The metric, or space-time geometry, (which terms I'm using interchangably hoping one of them makes some sense) of a ultra-relativisti black hole can be mathematically approximated by something called a "pp wave spacetime", <<link>>.

This is just an approximation, but if the velocity of the black holes is sufficiently close to "c" in what one might call the center-of-mass frame of the collision, it's a good approximation. One might make it exact by replacing the black holes with two pulses of ultra-energetic light, if one is so minded, in which case the pp wave is no longer an approximation, it's an exact description of the problem.

The pp wave isn't just a single point-like object, it has spatial extent. It might be best to regard it in this context as a field surrounding a black hole, if you can conceive of a field that's nothing more than geometry. Which, I should add, is not a bad way to think of General Relativity's description of a "gravitationl field". So one can think of the pp-wave as being the "gravitational field" of the two light pulses / black holes.

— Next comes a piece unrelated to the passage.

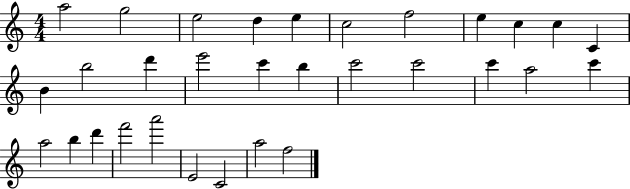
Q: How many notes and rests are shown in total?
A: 31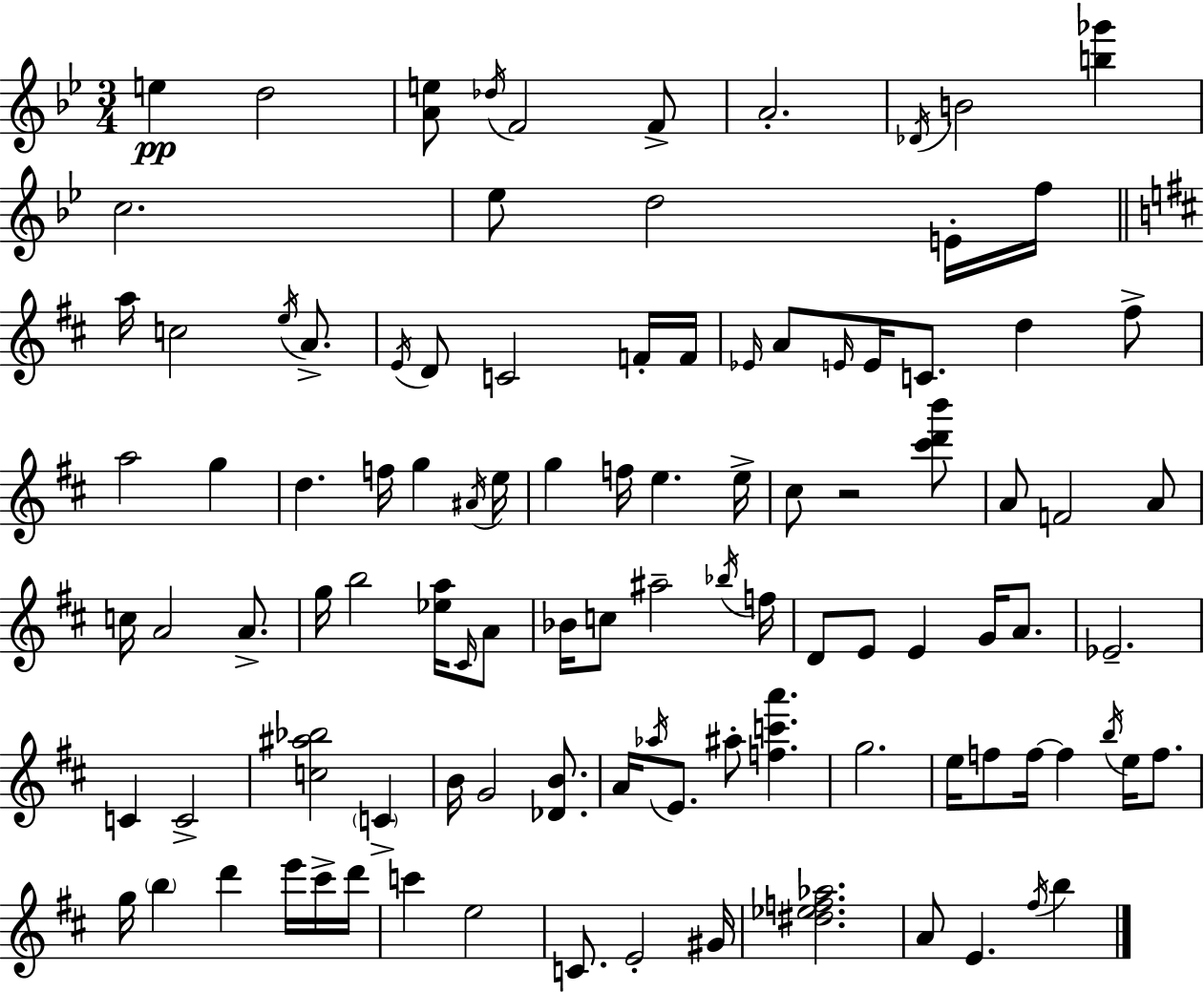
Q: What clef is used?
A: treble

Solving the problem of such an interaction between two colliding pp waves is tricky. There is a fair amount of literature on the topic, but I'm not familiar with the details.

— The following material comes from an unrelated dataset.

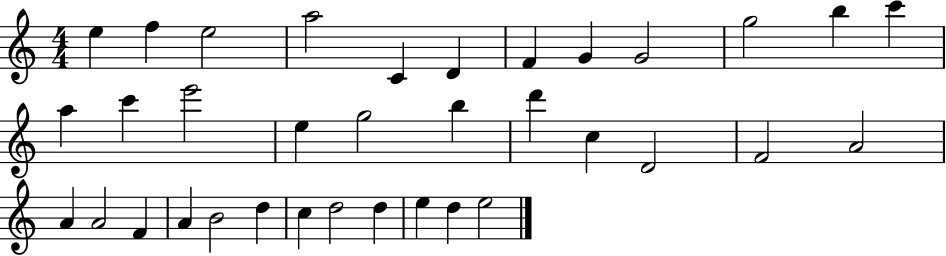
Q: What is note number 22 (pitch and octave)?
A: F4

One of the possible outcomes of colliding pp waves is the formation of a singularity, a black hole. This means that if you have two colliding pp-waves, they can form a black hole, even if the light pulses or black holes which generate the pp-wave would be expected not to collide. (The expectation of them not colliding is based on thinking of the waves/black holes as propagating through a flat background space-time, rather than the actual curved space-time geometry that one gets when one gets when one does a full treatment of the problem according to General Relativity which includes the effects of gravity).

Another way of saying this - the "gravitational fields" of the two black holes or light pulses collide, even if the black holes or light pulses themselves don't.

Note that it's possible for two such colliding pp waves to form a black hole, but it's not guaranteed. When one tries to get to specifics, one runs into the interesting "hoop conjecure". This hasn't been proven AFAIK, but it gives a rule-of-thumb which purports to tell us when a black hole is formed by the collision, and when it isn't.

"Tensile strength" doesn't really enter into this in any meaningful way that I can think of. It's like asking "how strong is geometry".

 

[Jimmy]

Long ago I was told that if two black hole traveling rapidly relative to each other "brushed" past each other they'd pull each other in. I find it odd that a massive object traveling near the speed of light would suddenly stop dead in its track.

Can you give a reference?

I believe this is the thread:
Can you scoop out part of a black hole?

 

[Dale]

Apparently, there is no in-between of spewing off a shower of matter, or smallish black holes, as might happen with a glancing blow for normal matter.

They will throw off a lot of gravitational waves as they spiral in.